Hi there,

Has any body managed to get the example which is in
doc/guides/ejb/examples/converter  of the j2sdkee3.1 application server to
work, b'cause I am having trouble deploying it.

any help will be appreciated.

Regards,

Ravindra Kakani


-----Original Message-----
From: Bartsch Axel [mailto:[EMAIL PROTECTED]]
Sent: Monday, 26 February 2001 10:23 p.m.
To: [EMAIL PROTECTED]
Subject: Re: sessions across multiple servers


Hi,

I am using the Tomcat servlet engine together with the Apache Web Server.
The session Id is stored in the cookie.

After the user logs in using servlet1 at JVM1 a session is created.
Subsequent requests
should then use the same session. These requests may be treated by other
servlets running
at other JVMs: the requests arrive there either using a button with a HREF
to that servlet (this button was sent to the browser in the response of
servlet1) or by servlet1 forwarding (request dispatcher) the request to a
servlet of another JVM.

Now to be clear:
You are saying that the session will be available also at these servlets
running at other JVMs?
Is that so?
My question:
1)
How does the servlet engine know that it must copy the Session context
object into a file so that it can be restored at the other JVMs? is this
done by configuration of the servlet engine or does the servlet programmer
have to take care of this?

[Stored dataset items]
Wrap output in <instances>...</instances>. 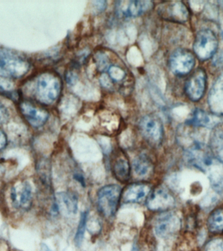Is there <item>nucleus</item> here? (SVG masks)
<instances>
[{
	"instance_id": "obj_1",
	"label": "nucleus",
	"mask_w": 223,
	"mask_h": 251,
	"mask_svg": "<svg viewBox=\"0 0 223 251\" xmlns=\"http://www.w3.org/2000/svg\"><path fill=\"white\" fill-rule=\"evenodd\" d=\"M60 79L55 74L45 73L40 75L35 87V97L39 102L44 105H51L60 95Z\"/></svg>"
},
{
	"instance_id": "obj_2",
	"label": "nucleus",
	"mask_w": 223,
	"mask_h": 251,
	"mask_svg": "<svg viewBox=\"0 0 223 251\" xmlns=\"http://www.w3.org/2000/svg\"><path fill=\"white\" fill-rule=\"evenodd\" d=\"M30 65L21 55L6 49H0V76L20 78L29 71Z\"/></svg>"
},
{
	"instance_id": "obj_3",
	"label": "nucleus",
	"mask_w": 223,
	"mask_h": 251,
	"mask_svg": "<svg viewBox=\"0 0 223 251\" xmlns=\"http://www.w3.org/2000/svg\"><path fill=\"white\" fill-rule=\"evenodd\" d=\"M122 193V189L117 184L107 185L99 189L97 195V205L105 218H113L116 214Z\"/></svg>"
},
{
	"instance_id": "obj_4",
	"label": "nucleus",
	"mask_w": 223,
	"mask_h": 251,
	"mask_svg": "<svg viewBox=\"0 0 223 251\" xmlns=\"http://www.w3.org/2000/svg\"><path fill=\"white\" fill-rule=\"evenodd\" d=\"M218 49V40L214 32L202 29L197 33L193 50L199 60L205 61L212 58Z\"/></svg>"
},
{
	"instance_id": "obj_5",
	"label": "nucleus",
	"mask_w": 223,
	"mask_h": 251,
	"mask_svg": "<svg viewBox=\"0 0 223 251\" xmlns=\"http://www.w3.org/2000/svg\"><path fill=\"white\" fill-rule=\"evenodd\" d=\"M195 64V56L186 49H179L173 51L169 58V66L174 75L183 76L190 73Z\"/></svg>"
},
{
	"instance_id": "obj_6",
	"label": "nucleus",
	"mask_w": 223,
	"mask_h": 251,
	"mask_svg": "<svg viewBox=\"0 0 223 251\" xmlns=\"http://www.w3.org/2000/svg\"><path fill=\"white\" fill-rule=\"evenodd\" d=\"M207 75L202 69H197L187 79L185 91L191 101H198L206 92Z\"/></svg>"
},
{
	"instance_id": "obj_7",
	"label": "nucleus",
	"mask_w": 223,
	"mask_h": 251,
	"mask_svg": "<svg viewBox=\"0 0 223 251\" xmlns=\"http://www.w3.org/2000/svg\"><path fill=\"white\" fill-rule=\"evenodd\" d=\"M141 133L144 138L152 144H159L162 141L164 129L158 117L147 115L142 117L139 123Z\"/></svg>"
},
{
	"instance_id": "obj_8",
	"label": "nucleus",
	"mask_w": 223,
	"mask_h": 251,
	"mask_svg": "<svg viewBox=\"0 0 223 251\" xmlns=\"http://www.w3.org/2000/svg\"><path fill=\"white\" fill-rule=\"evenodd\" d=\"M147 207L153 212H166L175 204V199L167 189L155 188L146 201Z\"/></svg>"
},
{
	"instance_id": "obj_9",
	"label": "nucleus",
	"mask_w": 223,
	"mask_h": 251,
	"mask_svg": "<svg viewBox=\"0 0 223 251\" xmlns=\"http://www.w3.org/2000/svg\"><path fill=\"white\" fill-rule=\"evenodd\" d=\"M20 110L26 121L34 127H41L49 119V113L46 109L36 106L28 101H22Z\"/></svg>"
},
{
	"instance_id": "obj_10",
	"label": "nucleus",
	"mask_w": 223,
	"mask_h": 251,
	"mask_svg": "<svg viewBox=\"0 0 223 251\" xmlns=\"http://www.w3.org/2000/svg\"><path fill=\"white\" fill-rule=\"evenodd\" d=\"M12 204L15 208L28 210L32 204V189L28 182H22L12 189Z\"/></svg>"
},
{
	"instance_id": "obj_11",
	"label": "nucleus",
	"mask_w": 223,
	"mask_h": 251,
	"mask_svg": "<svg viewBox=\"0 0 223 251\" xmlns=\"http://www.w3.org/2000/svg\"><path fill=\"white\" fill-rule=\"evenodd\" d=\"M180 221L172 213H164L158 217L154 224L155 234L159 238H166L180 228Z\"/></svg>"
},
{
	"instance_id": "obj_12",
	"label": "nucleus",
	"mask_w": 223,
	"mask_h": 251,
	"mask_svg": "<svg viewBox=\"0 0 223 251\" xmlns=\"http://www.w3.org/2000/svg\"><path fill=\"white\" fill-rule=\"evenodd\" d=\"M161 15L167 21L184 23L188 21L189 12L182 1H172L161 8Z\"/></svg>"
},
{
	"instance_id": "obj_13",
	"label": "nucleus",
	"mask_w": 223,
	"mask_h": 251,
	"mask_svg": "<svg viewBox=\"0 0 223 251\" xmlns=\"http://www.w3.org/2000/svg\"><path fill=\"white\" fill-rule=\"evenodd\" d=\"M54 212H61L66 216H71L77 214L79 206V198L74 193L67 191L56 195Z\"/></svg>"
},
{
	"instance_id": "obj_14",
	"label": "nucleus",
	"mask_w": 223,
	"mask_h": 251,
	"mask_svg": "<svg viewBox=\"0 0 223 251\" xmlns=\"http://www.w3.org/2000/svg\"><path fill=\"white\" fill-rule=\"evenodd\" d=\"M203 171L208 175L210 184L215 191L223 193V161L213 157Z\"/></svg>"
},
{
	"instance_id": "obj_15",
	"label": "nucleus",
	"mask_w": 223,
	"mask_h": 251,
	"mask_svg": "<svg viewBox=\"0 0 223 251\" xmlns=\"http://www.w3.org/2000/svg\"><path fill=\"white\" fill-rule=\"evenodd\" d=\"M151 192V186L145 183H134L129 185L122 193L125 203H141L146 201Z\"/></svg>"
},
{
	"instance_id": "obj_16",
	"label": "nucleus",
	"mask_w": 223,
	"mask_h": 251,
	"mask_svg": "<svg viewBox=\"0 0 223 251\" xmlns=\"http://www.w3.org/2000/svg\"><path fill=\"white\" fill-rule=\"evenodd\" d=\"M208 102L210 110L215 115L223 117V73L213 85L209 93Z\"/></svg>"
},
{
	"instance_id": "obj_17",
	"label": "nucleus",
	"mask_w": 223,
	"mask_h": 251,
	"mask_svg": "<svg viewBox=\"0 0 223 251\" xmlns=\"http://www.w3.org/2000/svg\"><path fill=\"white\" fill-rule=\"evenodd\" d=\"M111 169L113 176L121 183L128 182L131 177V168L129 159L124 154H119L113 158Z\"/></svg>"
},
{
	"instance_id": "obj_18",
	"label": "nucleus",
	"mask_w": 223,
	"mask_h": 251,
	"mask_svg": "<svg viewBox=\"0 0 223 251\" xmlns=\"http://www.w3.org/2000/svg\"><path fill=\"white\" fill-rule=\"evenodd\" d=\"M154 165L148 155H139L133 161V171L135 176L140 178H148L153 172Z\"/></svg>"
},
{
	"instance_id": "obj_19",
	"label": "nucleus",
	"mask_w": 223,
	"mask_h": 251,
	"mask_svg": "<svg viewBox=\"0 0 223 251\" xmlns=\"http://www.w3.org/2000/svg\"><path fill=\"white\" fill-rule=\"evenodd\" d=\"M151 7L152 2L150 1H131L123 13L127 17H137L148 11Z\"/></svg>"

● **Given request 1**
What header field names appear in the quoted original message of the email thread?
● **Given request 2**
Reproduce the email thread between "Has any body" and "2001 10:23 p.m.", inclusive.
● **Given request 3**
Write the next part of the email thread, picking up after its final line.
These items were drawn from a separate source, not from the email thread.

● **Written answer 1**
From, Sent, To, Subject

● **Written answer 2**
Has any body managed to get the example which is in
doc/guides/ejb/examples/converter  of the j2sdkee3.1 application server to
work, b'cause I am having trouble deploying it.

any help will be appreciated.

Regards,

Ravindra Kakani


-----Original Message-----
From: Bartsch Axel [mailto:[EMAIL PROTECTED]]
Sent: Monday, 26 February 2001 10:23 p.m.

● **Written answer 3**
2) does all this work only if all JVMs are under control of the same servlet
engine or does it also work if the different servlets run under control of
different servlet engines (multiple instances of Tomcat)?


Axel    Lannion/France



> -----Original Message-----
> From: Craig R. McClanahan [SMTP:[EMAIL PROTECTED]]
> Sent: vendredi 23 f> évrier 2001 21:20
> To:   [EMAIL PROTECTED]
> Subject:      Re: sessions across multiple servers
>
> Bartsch Axel wrote:
>
> > Hi Christopher,
> >
> > Thanks for your answer.
> >
> > Does that mean that the session object itself is always passed to all
servlets also running across different JVMs and that no change at creating
and using the session object is necessary? Is the session object therefore
made Serializable?
> >
>
> The session object itself will generally (but not always) implement
Serializable -- but you don't have to worry about that.
>
> What you as an application developer need to ensure is that any session
attributes you create must implement Serializable (as must any instance
variables that you maintain within that class), so that the application
server can copy them if
> needed.
>
> >
> > Therefore if I would not store any objects in my session the session
would work fine for authentication and session timeout
> > purposes also across different JVMs?
> > Only if I want to store objects I have to make them Serializable?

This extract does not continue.